$ \def\D{\mathcal{D}} \def\ipar{m} \def\R{\mathbb{R}} \def\del{\partial} \def\vec{\bf} \def\priorm{\mu_0} \def\C{\mathcal{C}} \def\Acal{\mathcal{A}} \def\postm{\mu_{\rm{post}}} \def\iparpost{\ipar_\text{post}} \def\obs{\vec{d}} \def\yobs{\obs^{\text{obs}}} \def\obsop{\mathcal{B}} \def\dd{\vec{\bar{d}}} \def\iFF{\mathcal{F}} \def\iFFadj{\mathcal{F}^*} \def\ncov{\Gamma_{\mathrm{noise}}} $

Example: Bayesian initial condition inversion in an advection-diffusion problem

In this example we tackle the problem of quantifying the uncertainty in the solution of an inverse problem governed by a parabolic PDE via the Bayesian inference framework. The underlying PDE is a time-dependent advection-diffusion equation in which we seek to infer an unknown initial condition from spatio-temporal point measurements.

The Bayesian inverse problem:

Following the Bayesian framework, we utilize a Gaussian prior measure $\priorm = \mathcal{N}(\ipar_0,\C_0)$, with $\C_0=\Acal^{-2}$ where $\Acal$ is an elliptic differential operator as described in the PoissonBayesian example, and use an additive Gaussian noise model. Therefore, the solution of the Bayesian inverse problem is the posterior measure, $\postm = \mathcal{N}(\iparpost,\C_\text{post})$ with $\iparpost$ and $\C_\text{post}$.

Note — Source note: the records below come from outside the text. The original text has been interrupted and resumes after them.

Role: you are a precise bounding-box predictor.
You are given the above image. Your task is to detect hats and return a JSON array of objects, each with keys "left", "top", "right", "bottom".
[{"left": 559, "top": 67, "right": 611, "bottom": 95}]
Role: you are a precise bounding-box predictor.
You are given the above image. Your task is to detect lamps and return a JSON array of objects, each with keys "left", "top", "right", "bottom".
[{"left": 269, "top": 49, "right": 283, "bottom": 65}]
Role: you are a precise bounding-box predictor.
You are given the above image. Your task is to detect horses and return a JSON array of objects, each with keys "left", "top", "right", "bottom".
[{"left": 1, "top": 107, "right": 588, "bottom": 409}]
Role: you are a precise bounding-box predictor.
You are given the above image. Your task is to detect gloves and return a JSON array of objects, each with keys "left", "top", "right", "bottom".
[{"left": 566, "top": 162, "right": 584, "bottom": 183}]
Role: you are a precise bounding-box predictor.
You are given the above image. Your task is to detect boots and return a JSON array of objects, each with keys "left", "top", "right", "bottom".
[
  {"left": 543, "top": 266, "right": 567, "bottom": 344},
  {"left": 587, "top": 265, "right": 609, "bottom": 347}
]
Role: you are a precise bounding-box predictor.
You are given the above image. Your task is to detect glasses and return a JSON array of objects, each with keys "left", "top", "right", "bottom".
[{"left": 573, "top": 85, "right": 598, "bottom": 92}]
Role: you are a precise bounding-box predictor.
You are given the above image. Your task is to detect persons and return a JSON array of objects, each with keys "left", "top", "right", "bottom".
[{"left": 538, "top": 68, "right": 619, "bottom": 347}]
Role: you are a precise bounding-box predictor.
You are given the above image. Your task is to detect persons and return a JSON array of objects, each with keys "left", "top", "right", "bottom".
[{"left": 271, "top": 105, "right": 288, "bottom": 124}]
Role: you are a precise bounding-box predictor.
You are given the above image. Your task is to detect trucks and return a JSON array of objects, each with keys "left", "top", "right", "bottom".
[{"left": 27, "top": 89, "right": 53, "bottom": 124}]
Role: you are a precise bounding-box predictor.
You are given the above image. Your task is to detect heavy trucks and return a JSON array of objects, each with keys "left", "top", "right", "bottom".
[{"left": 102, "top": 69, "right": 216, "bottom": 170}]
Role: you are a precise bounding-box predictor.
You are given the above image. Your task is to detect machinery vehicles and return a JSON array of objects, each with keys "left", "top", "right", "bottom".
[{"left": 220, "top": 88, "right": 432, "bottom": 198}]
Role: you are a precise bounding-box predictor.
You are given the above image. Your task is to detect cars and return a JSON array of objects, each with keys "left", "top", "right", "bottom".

The posterior mean $\iparpost$ is characterized as the minimizer of

$\begin{aligned} & \mathcal{J}(\ipar) := \frac{1}{2} \left\| \mathcal{B}u(\ipar) -\obs \right\|^2_{\ncov^{-1}} + \frac 12 \left\| \Acal(\ipar - \ipar_0 \right)\|^2_{L^2(\D)}, \end{aligned}$

which can also be interpreted as the regularized functional to be minimized in deterministic inversion. The observation operator $\mathcal{B}$ extracts the values of the forward solution $u$ on a set of locations ${\vec{x}_1, \ldots, \vec{x}_n} \subset \D$ at times ${t_1, \ldots, t_N} \subset [0, T]$.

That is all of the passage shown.